Haven't read him in years, but man...I miss him. Got a lot of people (myself included) through some really dark shit.

Re: Writing

Posted: Wed Apr 06, 2016 1:07 pm
by Invisible Man
Last one.

http://www.theparisreview.org/interviews/3605/the-art-of-fiction-no-64-kurt-vonnegut

If that doesn't make you laugh and/or cry, I submit that you are not human. Or maybe I'm just really, really tired today.

Re: Writing

Posted: Wed Apr 06, 2016 1:28 pm
by Invisible Man
OK, really the last one. A teaser from the interview above:

INTERVIEWER

Will you ever write another short story?

VONNEGUT

Maybe. I wrote what I thought would be my last one about eight years ago. Harlan Ellison asked me to contribute to a collection he was making. The story’s called “The Big Space Fuck.” I think I am the first writer to use “fuck” in a title. It was about firing a spaceship with a warhead full of jizzum at Andromeda. Which reminds me of my good Indianapolis friend, about the only Indianapolis friend I’ve got left—William Failey. When we got into the Second World War, and everybody was supposed to give blood, he wondered if he couldn’t give a pint of jizzum instead.

Re: Writing

Posted: Wed Apr 06, 2016 1:30 pm
by PeteeBee
Invisible Man wrote:haven't read him in years, but man...I miss him. Got a lot of people (myself included) through some really dark shit.


I'm fairly convinced that no one has been more impactful on me than Vonnegut. He is a delicious quote machine.

Now a days I've been reading a lot of Jonathan Lethem for a similar vibe. I wish I could make more time for reading like this daily, it's pretty much just when I fly nowadays.

Re: Writing

Posted: Wed Apr 06, 2016 1:43 pm
by Invisible Man
PeteeBee wrote:I'm fairly convinced that no one has been more impactful on me than Vonnegut.

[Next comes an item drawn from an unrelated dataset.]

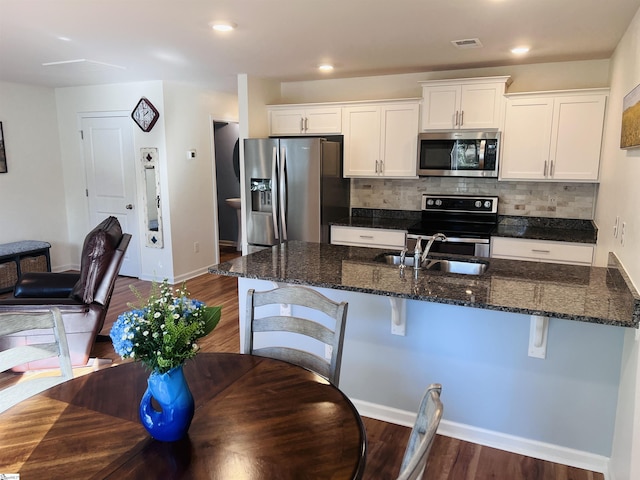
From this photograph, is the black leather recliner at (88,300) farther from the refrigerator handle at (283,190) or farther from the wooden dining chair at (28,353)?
the refrigerator handle at (283,190)

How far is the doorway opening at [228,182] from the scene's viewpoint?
289 inches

Realizing more and more that this is true for me, too, in ways that I don't really get yet. Maybe if I read him again I'll figure some stuff out.

To the bookshelf!

Re: Writing

Posted: Wed Apr 06, 2016 1:46 pm
by D.o.S.
Slapstick! is his best book tbqh.

Re: Writing

Posted: Wed Apr 06, 2016 1:53 pm
by PeteeBee
D.o.S. wrote:Slapstick! is his best book tbqh.

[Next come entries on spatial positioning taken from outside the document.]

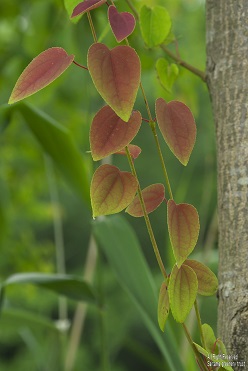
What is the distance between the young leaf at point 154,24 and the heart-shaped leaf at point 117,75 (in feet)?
0.43

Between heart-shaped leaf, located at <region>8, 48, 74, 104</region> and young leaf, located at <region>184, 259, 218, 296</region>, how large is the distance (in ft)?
0.41

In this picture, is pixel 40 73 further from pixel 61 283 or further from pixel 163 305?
pixel 61 283

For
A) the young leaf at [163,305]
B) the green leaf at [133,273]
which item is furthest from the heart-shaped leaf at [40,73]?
the green leaf at [133,273]

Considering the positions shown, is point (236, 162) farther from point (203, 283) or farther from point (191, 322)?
point (191, 322)

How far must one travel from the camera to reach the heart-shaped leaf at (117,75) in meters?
0.32

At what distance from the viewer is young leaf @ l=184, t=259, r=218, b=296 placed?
0.39m

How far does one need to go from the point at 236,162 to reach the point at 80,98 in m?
1.05

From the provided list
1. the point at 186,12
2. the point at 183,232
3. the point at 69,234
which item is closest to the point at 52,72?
the point at 183,232

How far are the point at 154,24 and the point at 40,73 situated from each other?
0.48 ft

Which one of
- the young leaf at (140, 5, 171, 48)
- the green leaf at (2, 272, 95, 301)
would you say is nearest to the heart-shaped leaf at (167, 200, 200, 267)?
the young leaf at (140, 5, 171, 48)

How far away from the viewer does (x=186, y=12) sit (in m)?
1.92

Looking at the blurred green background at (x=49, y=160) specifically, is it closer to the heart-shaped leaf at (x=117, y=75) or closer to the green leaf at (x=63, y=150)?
the green leaf at (x=63, y=150)

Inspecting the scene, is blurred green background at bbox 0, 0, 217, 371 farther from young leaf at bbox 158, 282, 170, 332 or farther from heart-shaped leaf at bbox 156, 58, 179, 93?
young leaf at bbox 158, 282, 170, 332

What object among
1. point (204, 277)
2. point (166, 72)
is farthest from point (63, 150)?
point (204, 277)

Slapstick is great. God Bless You, Mr Rosewater is another favorite of mine. I don't know why but I really like Galapagos. It almost has the feel of like a Clancy novel in that you can tell that it is one of many, slightly formulaic, and quite simple, but there is something about it that I really like. :idk:

Re: Writing

Posted: Wed Apr 06, 2016 1:59 pm
by D.o.S.
Invisible Man wrote:Last one.

http://www.theparisreview.org/interviews/3605/the-art-of-fiction-no-64-kurt-vonnegut

If that doesn't make you laugh and/or cry, I submit that you are not human. Or maybe I'm just really, really tired today.


Fuck.
INTERVIEWER

The Franklin Library is bringing out a deluxe edition of Slaughterhouse Five, I believe.

VONNEGUT

Yes. I was required to write a new introduction for it.

INTERVIEWER

Did you have any new thoughts?

VONNEGUT

I said that only one person on the entire planet benefited from the raid, which must have cost tens of millions of dollars. The raid didn’t shorten the war by half a second, didn’t weaken a German defense or attack anywhere, didn’t free a single person from a death camp. Only one person benefited—not two or five or ten. Just one.

INTERVIEWER

And who was that?

VONNEGUT

Me. I got three dollars for each person killed. Imagine that.